RECORDS: Begin

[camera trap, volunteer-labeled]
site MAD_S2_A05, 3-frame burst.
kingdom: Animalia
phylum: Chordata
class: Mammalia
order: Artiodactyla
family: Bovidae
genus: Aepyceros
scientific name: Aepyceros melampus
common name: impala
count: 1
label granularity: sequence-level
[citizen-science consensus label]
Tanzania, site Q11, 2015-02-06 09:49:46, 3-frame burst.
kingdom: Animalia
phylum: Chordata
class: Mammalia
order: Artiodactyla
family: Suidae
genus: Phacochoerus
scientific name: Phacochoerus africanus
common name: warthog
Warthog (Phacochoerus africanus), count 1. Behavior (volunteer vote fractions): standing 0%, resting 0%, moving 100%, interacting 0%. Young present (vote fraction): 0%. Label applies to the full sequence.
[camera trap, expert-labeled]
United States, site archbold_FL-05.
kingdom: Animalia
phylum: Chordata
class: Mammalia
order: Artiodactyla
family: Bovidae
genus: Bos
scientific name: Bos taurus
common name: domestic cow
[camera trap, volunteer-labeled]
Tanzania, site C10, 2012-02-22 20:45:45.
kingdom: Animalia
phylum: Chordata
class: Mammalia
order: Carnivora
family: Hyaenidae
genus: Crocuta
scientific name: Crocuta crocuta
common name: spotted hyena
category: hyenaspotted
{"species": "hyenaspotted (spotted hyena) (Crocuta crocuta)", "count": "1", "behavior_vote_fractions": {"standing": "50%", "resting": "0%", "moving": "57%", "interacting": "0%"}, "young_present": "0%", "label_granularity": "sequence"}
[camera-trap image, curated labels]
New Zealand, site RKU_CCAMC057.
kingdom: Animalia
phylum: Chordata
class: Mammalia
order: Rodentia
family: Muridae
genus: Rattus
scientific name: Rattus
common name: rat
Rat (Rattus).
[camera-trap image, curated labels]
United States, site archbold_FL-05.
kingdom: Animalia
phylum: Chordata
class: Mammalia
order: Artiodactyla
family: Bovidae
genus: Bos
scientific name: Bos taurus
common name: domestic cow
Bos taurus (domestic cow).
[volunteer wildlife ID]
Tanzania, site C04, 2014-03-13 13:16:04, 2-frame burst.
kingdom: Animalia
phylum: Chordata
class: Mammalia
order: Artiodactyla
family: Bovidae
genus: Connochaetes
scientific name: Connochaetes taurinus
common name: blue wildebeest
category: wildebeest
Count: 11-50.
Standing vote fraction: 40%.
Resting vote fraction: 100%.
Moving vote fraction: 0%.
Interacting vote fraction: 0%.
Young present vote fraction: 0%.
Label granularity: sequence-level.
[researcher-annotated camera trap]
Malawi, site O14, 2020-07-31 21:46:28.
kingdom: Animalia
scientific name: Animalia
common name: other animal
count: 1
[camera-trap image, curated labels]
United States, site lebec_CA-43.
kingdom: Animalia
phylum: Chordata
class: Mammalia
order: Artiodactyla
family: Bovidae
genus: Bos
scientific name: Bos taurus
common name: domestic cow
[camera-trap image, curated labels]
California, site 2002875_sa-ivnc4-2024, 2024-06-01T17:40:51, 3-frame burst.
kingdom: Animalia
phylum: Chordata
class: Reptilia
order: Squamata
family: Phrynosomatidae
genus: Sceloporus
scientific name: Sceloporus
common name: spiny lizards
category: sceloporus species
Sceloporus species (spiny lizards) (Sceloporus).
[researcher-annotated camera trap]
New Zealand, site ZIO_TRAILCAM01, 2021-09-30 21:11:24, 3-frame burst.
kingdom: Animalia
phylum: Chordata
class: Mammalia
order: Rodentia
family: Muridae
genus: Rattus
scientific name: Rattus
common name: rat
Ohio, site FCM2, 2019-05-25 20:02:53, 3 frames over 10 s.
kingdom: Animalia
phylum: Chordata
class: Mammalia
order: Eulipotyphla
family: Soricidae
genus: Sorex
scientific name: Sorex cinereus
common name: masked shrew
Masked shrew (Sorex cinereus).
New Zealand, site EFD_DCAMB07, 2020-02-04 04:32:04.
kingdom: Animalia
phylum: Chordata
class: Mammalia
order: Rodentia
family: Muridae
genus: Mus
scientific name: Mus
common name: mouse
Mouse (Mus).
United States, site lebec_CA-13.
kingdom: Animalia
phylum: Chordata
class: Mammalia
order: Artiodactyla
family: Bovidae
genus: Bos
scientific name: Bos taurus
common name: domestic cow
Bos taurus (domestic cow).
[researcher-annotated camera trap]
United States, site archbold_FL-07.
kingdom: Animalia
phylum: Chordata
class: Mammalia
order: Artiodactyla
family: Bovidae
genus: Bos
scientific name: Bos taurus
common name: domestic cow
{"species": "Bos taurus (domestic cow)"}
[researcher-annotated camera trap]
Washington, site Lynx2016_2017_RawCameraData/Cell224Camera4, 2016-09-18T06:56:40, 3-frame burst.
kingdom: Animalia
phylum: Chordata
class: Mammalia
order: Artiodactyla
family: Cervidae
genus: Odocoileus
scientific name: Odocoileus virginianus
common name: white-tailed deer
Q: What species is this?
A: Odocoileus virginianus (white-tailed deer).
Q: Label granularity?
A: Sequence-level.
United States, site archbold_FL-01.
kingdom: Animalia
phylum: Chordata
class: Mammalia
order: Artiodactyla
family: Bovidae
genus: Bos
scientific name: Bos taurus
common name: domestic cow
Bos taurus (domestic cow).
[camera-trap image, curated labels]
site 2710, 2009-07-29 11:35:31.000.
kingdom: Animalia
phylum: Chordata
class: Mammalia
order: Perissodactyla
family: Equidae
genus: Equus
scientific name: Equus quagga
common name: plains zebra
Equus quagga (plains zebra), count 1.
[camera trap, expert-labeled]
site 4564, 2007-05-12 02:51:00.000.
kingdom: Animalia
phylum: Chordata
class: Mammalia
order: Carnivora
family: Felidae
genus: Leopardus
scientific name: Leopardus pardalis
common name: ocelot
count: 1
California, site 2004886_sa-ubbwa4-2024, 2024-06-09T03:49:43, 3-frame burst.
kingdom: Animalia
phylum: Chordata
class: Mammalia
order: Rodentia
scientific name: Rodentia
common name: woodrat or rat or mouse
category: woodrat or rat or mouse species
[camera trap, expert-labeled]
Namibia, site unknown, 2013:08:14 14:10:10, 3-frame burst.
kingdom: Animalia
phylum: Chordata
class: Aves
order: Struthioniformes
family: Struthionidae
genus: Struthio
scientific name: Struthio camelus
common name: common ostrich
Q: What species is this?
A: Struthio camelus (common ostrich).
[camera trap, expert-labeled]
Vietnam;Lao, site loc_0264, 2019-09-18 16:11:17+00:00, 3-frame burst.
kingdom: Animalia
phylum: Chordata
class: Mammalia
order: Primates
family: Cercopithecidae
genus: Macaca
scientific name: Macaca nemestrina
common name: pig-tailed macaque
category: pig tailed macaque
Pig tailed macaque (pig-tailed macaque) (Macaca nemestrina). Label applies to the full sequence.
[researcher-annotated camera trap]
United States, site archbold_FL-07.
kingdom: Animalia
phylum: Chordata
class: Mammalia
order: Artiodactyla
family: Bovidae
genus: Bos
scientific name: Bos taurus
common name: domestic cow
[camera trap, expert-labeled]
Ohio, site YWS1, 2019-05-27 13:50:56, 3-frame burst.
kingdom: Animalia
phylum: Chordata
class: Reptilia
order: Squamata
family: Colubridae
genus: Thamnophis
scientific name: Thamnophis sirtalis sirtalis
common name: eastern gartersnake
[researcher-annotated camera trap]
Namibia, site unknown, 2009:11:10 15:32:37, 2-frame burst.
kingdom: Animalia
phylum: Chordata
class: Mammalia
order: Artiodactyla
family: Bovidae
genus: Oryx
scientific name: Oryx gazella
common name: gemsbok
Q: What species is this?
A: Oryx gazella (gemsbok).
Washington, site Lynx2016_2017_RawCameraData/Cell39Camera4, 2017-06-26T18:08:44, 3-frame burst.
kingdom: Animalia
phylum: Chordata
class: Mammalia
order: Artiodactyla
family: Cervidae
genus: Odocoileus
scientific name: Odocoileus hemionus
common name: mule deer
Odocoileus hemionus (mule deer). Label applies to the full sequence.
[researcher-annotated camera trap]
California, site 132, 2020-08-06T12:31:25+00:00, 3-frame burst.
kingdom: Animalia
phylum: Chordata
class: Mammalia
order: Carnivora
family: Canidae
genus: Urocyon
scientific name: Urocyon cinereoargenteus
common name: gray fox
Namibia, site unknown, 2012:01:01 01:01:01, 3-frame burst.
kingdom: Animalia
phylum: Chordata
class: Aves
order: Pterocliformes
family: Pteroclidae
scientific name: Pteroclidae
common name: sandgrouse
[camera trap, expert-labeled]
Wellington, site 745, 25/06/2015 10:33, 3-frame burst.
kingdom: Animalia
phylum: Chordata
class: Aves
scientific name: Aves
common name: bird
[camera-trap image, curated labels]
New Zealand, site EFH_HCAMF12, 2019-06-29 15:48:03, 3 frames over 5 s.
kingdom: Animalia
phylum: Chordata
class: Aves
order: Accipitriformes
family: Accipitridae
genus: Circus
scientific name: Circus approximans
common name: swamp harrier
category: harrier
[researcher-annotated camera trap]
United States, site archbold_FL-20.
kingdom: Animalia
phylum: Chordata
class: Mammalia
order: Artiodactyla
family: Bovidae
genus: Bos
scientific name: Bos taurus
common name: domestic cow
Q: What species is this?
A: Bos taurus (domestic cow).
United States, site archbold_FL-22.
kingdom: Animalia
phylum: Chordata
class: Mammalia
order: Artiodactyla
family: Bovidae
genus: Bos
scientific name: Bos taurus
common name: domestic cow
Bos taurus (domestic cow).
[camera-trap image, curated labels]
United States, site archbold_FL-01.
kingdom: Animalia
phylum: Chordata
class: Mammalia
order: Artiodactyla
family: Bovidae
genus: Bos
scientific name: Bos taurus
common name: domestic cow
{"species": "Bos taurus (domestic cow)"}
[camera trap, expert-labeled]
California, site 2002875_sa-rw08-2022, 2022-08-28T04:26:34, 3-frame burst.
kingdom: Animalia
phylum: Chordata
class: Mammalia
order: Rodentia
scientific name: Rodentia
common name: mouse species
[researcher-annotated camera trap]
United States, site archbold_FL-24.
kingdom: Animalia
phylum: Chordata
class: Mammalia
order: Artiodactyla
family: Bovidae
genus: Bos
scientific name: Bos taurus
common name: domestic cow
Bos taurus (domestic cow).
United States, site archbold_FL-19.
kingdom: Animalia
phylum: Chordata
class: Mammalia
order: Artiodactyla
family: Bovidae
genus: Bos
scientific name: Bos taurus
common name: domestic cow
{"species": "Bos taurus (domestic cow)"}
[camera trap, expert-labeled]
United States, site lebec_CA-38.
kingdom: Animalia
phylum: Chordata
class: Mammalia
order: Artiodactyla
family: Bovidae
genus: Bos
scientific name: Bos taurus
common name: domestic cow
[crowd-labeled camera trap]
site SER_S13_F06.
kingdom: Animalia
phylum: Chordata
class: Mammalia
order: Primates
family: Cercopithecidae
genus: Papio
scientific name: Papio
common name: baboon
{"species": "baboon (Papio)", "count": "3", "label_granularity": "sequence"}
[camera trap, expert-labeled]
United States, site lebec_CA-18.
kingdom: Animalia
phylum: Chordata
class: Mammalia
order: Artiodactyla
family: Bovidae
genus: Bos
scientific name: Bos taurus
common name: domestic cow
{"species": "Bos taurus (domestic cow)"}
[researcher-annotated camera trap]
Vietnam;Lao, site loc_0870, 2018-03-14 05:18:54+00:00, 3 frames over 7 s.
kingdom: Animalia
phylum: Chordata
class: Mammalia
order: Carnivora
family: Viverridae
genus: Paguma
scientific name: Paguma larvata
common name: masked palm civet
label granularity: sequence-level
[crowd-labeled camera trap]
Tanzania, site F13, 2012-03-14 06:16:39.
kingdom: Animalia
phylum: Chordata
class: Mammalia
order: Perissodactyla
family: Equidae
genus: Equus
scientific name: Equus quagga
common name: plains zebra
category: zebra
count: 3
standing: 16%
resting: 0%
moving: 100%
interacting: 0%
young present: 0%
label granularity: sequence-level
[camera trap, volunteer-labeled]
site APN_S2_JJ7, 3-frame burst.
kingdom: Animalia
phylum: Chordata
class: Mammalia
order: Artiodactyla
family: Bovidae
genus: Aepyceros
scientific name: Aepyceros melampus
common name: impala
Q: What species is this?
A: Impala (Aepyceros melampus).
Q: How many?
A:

RECORDS: End

TASK ITEM - What you give back should be only the lines of the records above, starting at the line with "New Zealand, site ZIO_TRAILCAM01, 2021-09-30" and ending at the line with "common name: white-tailed deer", restated word for word.

EXERCISE RESPONSE -
New Zealand, site ZIO_TRAILCAM01, 2021-09-30 21:11:24, 3-frame burst.
kingdom: Animalia
phylum: Chordata
class: Mammalia
order: Rodentia
family: Muridae
genus: Rattus
scientific name: Rattus
common name: rat
Ohio, site FCM2, 2019-05-25 20:02:53, 3 frames over 10 s.
kingdom: Animalia
phylum: Chordata
class: Mammalia
order: Eulipotyphla
family: Soricidae
genus: Sorex
scientific name: Sorex cinereus
common name: masked shrew
Masked shrew (Sorex cinereus).
New Zealand, site EFD_DCAMB07, 2020-02-04 04:32:04.
kingdom: Animalia
phylum: Chordata
class: Mammalia
order: Rodentia
family: Muridae
genus: Mus
scientific name: Mus
common name: mouse
Mouse (Mus).
United States, site lebec_CA-13.
kingdom: Animalia
phylum: Chordata
class: Mammalia
order: Artiodactyla
family: Bovidae
genus: Bos
scientific name: Bos taurus
common name: domestic cow
Bos taurus (domestic cow).
[researcher-annotated camera trap]
United States, site archbold_FL-07.
kingdom: Animalia
phylum: Chordata
class: Mammalia
order: Artiodactyla
family: Bovidae
genus: Bos
scientific name: Bos taurus
common name: domestic cow
{"species": "Bos taurus (domestic cow)"}
[researcher-annotated camera trap]
Washington, site Lynx2016_2017_RawCameraData/Cell224Camera4, 2016-09-18T06:56:40, 3-frame burst.
kingdom: Animalia
phylum: Chordata
class: Mammalia
order: Artiodactyla
family: Cervidae
genus: Odocoileus
scientific name: Odocoileus virginianus
common name: white-tailed deer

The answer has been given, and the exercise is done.